First symmetrical vertical bending mode
First antisymmetric vertical bending mode
First symmetrical torsional mode
Results and Discussion
Reported here are the frequencies from the original model structure, the full-scale bridge, and more recent measurements of the model structure using the iPhone and methods described above.
The first symmetrical vertical bending mode
0.156 Hz model structure [Ostenfeld et al. 1966]
0.156 Hz full structure [Christensen et al. 2018]
0.154 Hz (2.20 Hz measured) [Riley 2023]
The first antisymmetric vertical bending mode
0.153 Hz model structure [Ostenfeld et al. 1966]
0.171 Hz full structure [Christensen et al. 2018]
0.141 Hz (2.02 Hz measured) [Riley 2023]
The first symmetrical torsional mode
0.500 Hz model structure [Ostenfeld et al. 1966]
0.523 Hz full structure [Christensen et al. 2018]
0.524 Hz (7.49 Hz measured) [Riley 2023]
Each result has fairly good agreement with the original model measurements, as well as those conducted on the full-scale structure. The first symmetrical vertical bending mode is the dominant mode of vibration and is the easiest to excite. All results for this mode are within 2% of eachother. The first antisymmetric vertical bending mode occurs at a lower frequency, but the most recent measurement is nearly 8% lower than the original model result, while the full-scale structure has a higher frequency. This is perhaps an artifact of the scaled dynamic model that has a discontinuity between the deck and towers on each side of the towers, while the actual physical structure has a continuous deck. The first symmetrical torsional mode occurs at a much higher frequency than the other two, which is observable in the animated gif above. The measured results are each within 5% of eachother.
The iPhone measurement approach offers a particular benefit in this case due to the relative lightness and flexibility of the model; more accurate results will be obtained with a non-contact vibration measurement that avoids the added-mass effect.
It is worth noting that 7.49 Hz, measured for the torsional mode, is the likely maximum frequency measurable and appears to be at the temporal limit of the LiDAR sensor's ability (given its 15-Hz sampling rate). Thus, the accuracy of this result may be in question based on the limited sampling rate of the sensor.
Ultimately, the ability of the iPhone LiDAR to capture the natural frequencies of this very unique structure model appears to be quite good. This bodes well for using this method to explore dynamically scaled models in the classroom.

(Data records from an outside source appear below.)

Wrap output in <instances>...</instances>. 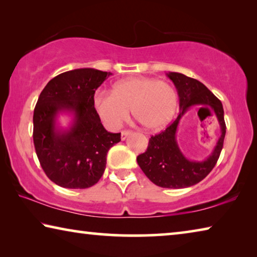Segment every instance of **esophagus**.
I'll return each mask as SVG.
<instances>
[{"mask_svg":"<svg viewBox=\"0 0 257 257\" xmlns=\"http://www.w3.org/2000/svg\"><path fill=\"white\" fill-rule=\"evenodd\" d=\"M132 133H133L132 130H123V132L121 133V139H122V141H124V139L127 138Z\"/></svg>","mask_w":257,"mask_h":257,"instance_id":"esophagus-1","label":"esophagus"}]
</instances>
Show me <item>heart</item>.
Here are the masks:
<instances>
[{"mask_svg":"<svg viewBox=\"0 0 257 257\" xmlns=\"http://www.w3.org/2000/svg\"><path fill=\"white\" fill-rule=\"evenodd\" d=\"M178 95L167 81L149 77H133L115 82L111 92L97 90L93 107L108 129L121 127L130 114V107L145 128L156 130L170 122L177 110Z\"/></svg>","mask_w":257,"mask_h":257,"instance_id":"heart-1","label":"heart"}]
</instances>
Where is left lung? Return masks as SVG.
Returning a JSON list of instances; mask_svg holds the SVG:
<instances>
[{"instance_id":"left-lung-1","label":"left lung","mask_w":257,"mask_h":257,"mask_svg":"<svg viewBox=\"0 0 257 257\" xmlns=\"http://www.w3.org/2000/svg\"><path fill=\"white\" fill-rule=\"evenodd\" d=\"M167 75L178 90L180 112L167 129L150 138L149 147L145 153L137 156V163L146 177L156 186L179 189L198 184L215 167L222 151L227 127L222 103L205 85L179 72H169ZM193 106H198L199 110L203 107L212 109L216 113L221 128V136L212 154L201 163L186 159L175 139L180 119Z\"/></svg>"}]
</instances>
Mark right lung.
I'll list each match as a JSON object with an SVG mask.
<instances>
[{
    "mask_svg": "<svg viewBox=\"0 0 257 257\" xmlns=\"http://www.w3.org/2000/svg\"><path fill=\"white\" fill-rule=\"evenodd\" d=\"M111 72L75 69L51 79L34 110V145L49 179L63 188L85 189L101 179L106 155L121 141L108 133L93 107V95ZM70 111L75 118L68 131L58 130L56 115Z\"/></svg>",
    "mask_w": 257,
    "mask_h": 257,
    "instance_id": "add662e5",
    "label": "right lung"
}]
</instances>
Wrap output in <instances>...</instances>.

The team at Bauhaus University has a finite element model developed in SOFiSTiK for the smaller dynamically scaled model so students can adjust structural parameters and modeling assumptions to explore their effect on the dynamic properties of this unique model.

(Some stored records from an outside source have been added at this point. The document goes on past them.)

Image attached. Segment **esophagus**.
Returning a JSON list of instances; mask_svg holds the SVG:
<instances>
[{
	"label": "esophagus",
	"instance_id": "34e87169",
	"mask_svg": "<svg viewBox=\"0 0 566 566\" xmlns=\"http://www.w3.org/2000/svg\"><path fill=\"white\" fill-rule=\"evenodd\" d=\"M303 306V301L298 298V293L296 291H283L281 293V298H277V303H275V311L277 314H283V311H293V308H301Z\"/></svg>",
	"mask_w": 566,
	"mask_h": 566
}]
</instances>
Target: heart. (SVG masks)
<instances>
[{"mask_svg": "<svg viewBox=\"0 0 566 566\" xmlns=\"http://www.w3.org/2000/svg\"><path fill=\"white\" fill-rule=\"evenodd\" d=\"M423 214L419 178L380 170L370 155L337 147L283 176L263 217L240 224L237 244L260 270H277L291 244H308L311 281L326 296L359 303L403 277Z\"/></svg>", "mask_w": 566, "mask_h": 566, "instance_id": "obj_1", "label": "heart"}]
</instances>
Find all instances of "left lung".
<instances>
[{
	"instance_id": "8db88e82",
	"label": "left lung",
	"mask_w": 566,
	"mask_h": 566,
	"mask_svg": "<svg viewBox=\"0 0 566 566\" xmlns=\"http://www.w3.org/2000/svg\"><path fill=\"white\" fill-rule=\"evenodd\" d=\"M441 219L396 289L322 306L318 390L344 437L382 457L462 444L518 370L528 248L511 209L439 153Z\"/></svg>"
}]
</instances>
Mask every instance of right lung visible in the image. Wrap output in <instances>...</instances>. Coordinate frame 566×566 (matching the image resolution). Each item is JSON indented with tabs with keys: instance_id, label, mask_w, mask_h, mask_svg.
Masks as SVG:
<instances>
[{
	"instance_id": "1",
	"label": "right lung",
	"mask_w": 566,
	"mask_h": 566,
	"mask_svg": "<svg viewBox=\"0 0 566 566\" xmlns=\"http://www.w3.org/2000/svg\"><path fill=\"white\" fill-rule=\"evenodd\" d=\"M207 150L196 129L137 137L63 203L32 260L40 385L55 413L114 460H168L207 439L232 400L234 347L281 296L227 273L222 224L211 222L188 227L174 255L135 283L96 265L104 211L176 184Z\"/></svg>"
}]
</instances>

A Sketch Up model of the bridge, created by Aditya Simha, is available at the SketchUp 3D Warehouse.
Ostenfeld,C., Haas,G., Frandsen,A.G.: Motorway bridge across Lillebelt: model tests for the superstructure of the suspension bridge. Presented at Symposium on Supension Bridges, Lisbon (1966).
Addis, Bill, Karl-Eugen Kurrer, and Werner Lorenz. Physical Models: Their historical and current use in civil and building engineering design. John Wiley & Sons, 2020.